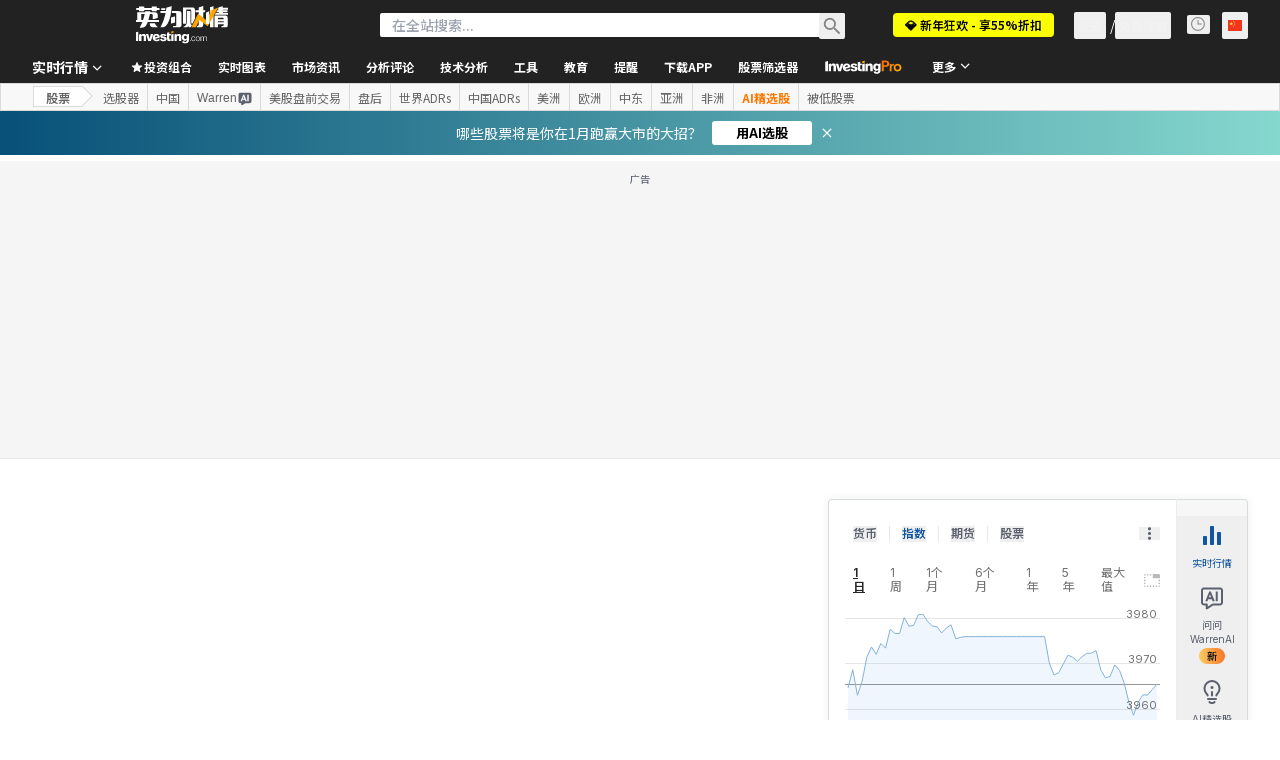

--- FILE ---
content_type: application/javascript
request_url: https://promos.investing.com/eu-a4flkt7l2b/z9gd/9a63d23b-49c1-4335-b698-e7f3ab10af6c/cn.investing.com/jsonp/z?cb=1767027104357&callback=__dgo48hvxno0kh4
body_size: 524
content:
__dgo48hvxno0kh4({"success":true,"rand":782254,"da":"bg*br*al|Apple%bt*bm*bs*cb*bu*dl$0^j~m|131.0.0.0%v~d~f~primarySoftwareType|Robot%s~r~dg*e~b~dq*z|Blink%cn*ds*ba*ch*cc*n|Chrome%t~bl*ac~aa~g~y|macOS%ce*ah~bq*bd~dd*cq$0^cl*df*bp*ad|Desktop%bh*c~dc*dn*bi*ae~ci*cx*p~bk*de*bc*i~h|10.15.7%cd*w~cu*ck*l~u~partialIdentification*af~bz*db*ab*q~a*cp$0^dh*k|Apple%cr*ag|-","geo":{"city":"Columbus","metro_code":535,"continent_name":"North America","latitude":39.9625,"country_code":"US","region_code":"OH","region_name":"Ohio","country_name":"United States","ip":"3.148.247.254","time_zone":"America/New_York","zipcode":"43215","continent_code":"NA","longitude":-83.0061},"ts":1767027104682.0});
★ ★ ★
ABOUT THIS EXERCISE:
Would you transcribe all of the entries above exactly, minus the images?

WRITTEN RESPONSE:
--- FILE ---
content_type: application/javascript
request_url: https://promos.investing.com/eu-a4flkt7l2b/z9gd/9a63d23b-49c1-4335-b698-e7f3ab10af6c/cn.investing.com/jsonp/z?cb=1767027104357&callback=__dgo48hvxno0kh4
body_size: 524
content:
__dgo48hvxno0kh4({"success":true,"rand":782254,"da":"bg*br*al|Apple%bt*bm*bs*cb*bu*dl$0^j~m|131.0.0.0%v~d~f~primarySoftwareType|Robot%s~r~dg*e~b~dq*z|Blink%cn*ds*ba*ch*cc*n|Chrome%t~bl*ac~aa~g~y|macOS%ce*ah~bq*bd~dd*cq$0^cl*df*bp*ad|Desktop%bh*c~dc*dn*bi*ae~ci*cx*p~bk*de*bc*i~h|10.15.7%cd*w~cu*ck*l~u~partialIdentification*af~bz*db*ab*q~a*cp$0^dh*k|Apple%cr*ag|-","geo":{"city":"Columbus","metro_code":535,"continent_name":"North America","latitude":39.9625,"country_code":"US","region_code":"OH","region_name":"Ohio","country_name":"United States","ip":"3.148.247.254","time_zone":"America/New_York","zipcode":"43215","continent_code":"NA","longitude":-83.0061},"ts":1767027104682.0});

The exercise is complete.